● PROBLEM DETAILS: Copy out all of the records below, putting "setting" in place of every "scene" and changing nothing else.

— begin SUPPLIED RECORDS —

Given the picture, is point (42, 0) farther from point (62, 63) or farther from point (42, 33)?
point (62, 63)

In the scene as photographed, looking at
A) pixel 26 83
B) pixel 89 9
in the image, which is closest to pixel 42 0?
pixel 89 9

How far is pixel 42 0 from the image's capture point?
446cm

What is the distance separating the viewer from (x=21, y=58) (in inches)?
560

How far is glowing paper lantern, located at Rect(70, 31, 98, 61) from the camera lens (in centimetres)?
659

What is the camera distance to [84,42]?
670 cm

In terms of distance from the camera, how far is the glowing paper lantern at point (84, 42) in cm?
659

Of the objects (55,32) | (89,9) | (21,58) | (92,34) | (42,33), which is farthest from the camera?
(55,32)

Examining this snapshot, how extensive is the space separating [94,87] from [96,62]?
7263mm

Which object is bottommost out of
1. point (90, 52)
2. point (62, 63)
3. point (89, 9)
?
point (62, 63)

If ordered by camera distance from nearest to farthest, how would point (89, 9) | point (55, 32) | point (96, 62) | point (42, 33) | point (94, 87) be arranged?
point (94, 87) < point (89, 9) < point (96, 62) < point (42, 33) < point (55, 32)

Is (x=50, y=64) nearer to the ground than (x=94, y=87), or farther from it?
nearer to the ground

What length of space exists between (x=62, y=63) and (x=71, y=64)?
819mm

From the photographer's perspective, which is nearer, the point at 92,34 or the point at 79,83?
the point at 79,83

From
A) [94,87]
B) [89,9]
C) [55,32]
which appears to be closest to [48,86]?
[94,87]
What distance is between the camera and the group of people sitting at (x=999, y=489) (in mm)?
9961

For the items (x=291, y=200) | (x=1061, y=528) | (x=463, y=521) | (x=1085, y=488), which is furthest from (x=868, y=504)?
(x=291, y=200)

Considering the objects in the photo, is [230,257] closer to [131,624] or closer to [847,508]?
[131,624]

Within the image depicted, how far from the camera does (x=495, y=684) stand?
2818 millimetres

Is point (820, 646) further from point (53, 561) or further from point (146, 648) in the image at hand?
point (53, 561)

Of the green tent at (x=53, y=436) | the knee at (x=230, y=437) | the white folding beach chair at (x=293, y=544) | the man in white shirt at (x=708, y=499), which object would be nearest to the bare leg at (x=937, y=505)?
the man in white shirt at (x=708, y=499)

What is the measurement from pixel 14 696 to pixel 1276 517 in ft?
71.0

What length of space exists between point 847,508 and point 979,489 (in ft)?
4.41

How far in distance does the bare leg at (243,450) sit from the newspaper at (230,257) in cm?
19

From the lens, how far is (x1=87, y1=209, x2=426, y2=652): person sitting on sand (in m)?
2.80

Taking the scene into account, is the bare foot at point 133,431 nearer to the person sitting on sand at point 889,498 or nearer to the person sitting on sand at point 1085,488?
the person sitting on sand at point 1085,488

— end SUPPLIED RECORDS —

● TASK RESPONSE:
Given the picture, is point (42, 0) farther from point (62, 63) or farther from point (42, 33)?
point (62, 63)

In the setting as photographed, looking at
A) pixel 26 83
B) pixel 89 9
in the image, which is closest to pixel 42 0?
pixel 89 9

How far is pixel 42 0 from the image's capture point?
446cm

What is the distance separating the viewer from (x=21, y=58) (in inches)?
560

How far is glowing paper lantern, located at Rect(70, 31, 98, 61) from the camera lens (in centimetres)?
659

What is the camera distance to [84,42]?
670 cm

In terms of distance from the camera, how far is the glowing paper lantern at point (84, 42) in cm?
659

Of the objects (55,32) | (89,9) | (21,58) | (92,34) | (42,33), which is farthest from the camera?
(55,32)

Examining this snapshot, how extensive is the space separating [94,87] from [96,62]?
7263mm

Which object is bottommost out of
1. point (90, 52)
2. point (62, 63)
3. point (89, 9)
?
point (62, 63)

If ordered by camera distance from nearest to farthest, how would point (89, 9) | point (55, 32) | point (96, 62) | point (42, 33) | point (94, 87) be arranged?
point (94, 87) < point (89, 9) < point (96, 62) < point (42, 33) < point (55, 32)

Is (x=50, y=64) nearer to the ground than (x=94, y=87), or farther from it?
nearer to the ground

What length of space exists between (x=62, y=63) and (x=71, y=64)?
819mm

From the photographer's perspective, which is nearer, the point at 92,34 or the point at 79,83?
the point at 79,83

From
A) [94,87]
B) [89,9]
C) [55,32]
which appears to be closest to [48,86]?
[94,87]
What distance is between the camera and the group of people sitting at (x=999, y=489) (in mm)?
9961

For the items (x=291, y=200) | (x=1061, y=528) | (x=463, y=521) | (x=1085, y=488), which is furthest from (x=868, y=504)?
(x=291, y=200)

Considering the objects in the photo, is [230,257] closer to [131,624] or closer to [847,508]?
[131,624]

Within the image depicted, how far from the camera does (x=495, y=684) stand?
2818 millimetres

Is point (820, 646) further from point (53, 561) or further from point (146, 648) in the image at hand?
point (53, 561)

Of the green tent at (x=53, y=436) | the knee at (x=230, y=437) | the white folding beach chair at (x=293, y=544) | the man in white shirt at (x=708, y=499), which object would be nearest to the bare leg at (x=937, y=505)?
the man in white shirt at (x=708, y=499)

What is the measurement from pixel 14 696 to pixel 1276 517 in ft?
71.0

What length of space exists between point 847,508 and point 979,489 (in ft)?
4.41

How far in distance does the bare leg at (243,450) sit from the newspaper at (230,257) in cm?
19

From the lens, how far is (x1=87, y1=209, x2=426, y2=652): person sitting on sand (in m)?
2.80

Taking the setting into account, is the bare foot at point 133,431 nearer to the person sitting on sand at point 889,498 or nearer to the person sitting on sand at point 1085,488?
the person sitting on sand at point 1085,488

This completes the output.